### Supplied passage
----------------------------------------
Give yourself a raise, already: How to improve your hourly rate right now.

One especially vicious truth about professional upholstery is that quality and speed are two infuriating sides of the same coin. To do a good job, we must slow down. To make any money, we must speed up.

This is a challenge for most upholsterers, but especially for NEW ones. It takes thousands of hours to bring our speed and quality into a comfortable working relationship.

So what’s an upholsterer to do?

First, let’s NOT advocate for rushing – we all know how that goes. Especially as a new professional, establishing a reputation for quality is the most valuable investment we can make.

Take the time to do it well.

Ahhhh, but luckily, there IS one thing you can do RIGHT NOW to raise your bottom line:

Meet your new profitability best friend: BATCHING.

Batching means grouping your tasks together.
----------------------------------------
### Entries
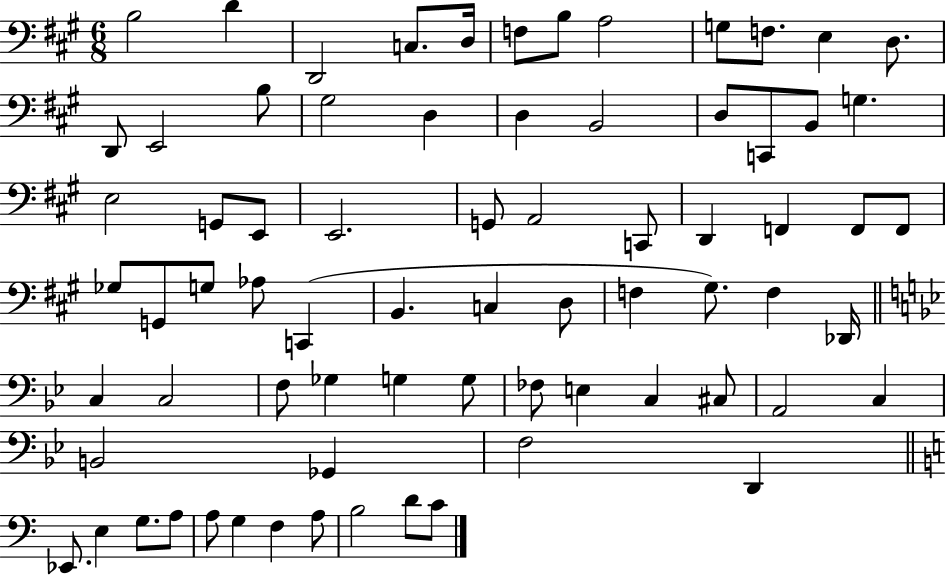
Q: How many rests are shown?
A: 0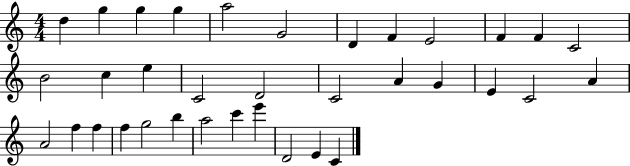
X:1
T:Untitled
M:4/4
L:1/4
K:C
d g g g a2 G2 D F E2 F F C2 B2 c e C2 D2 C2 A G E C2 A A2 f f f g2 b a2 c' e' D2 E C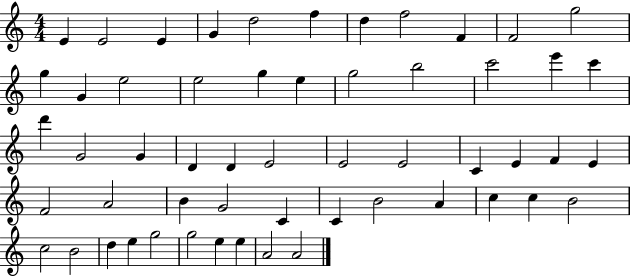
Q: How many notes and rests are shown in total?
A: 55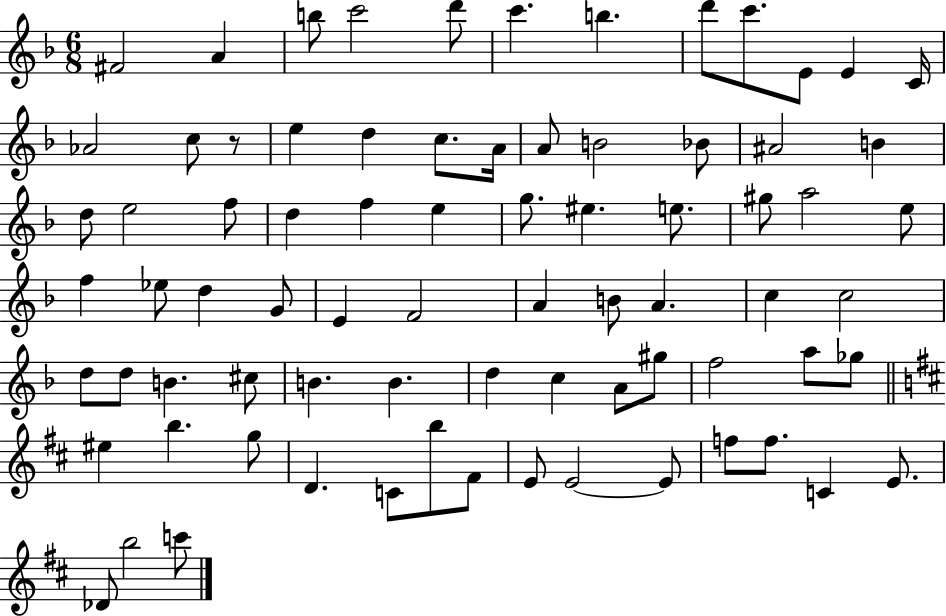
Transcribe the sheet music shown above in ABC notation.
----------------------------------------
### Set tasks
1. In the upholstery article, restate the paragraph beginning "One especially vicious truth" in a single shorter sentence that keeps its main facts.
2. Answer these questions from the upholstery article, one line each:
(a) How many hours does it take to bring speed and quality into a comfortable working relationship?
(b) What does the article say is the most valuable investment a new professional can make?
(c) What does the article name as the new profitability best friend?
3. Summarize the upholstery article in two sentences.
Work from the upholstery article alone.

### Solutions
1. In professional upholstery, quality and speed pull against each other: good work requires slowing down, but making money requires speeding up.

2.
(a) Thousands of hours.
(b) Establishing a reputation for quality.
(c) Batching.

3. In upholstery, good work requires slowing down while making money requires speeding up, and balancing the two takes thousands of hours and is especially hard for new upholsterers. Instead of rushing, the article urges taking the time to work well and recommends batching, or grouping tasks together, as one step that can raise the bottom line right now.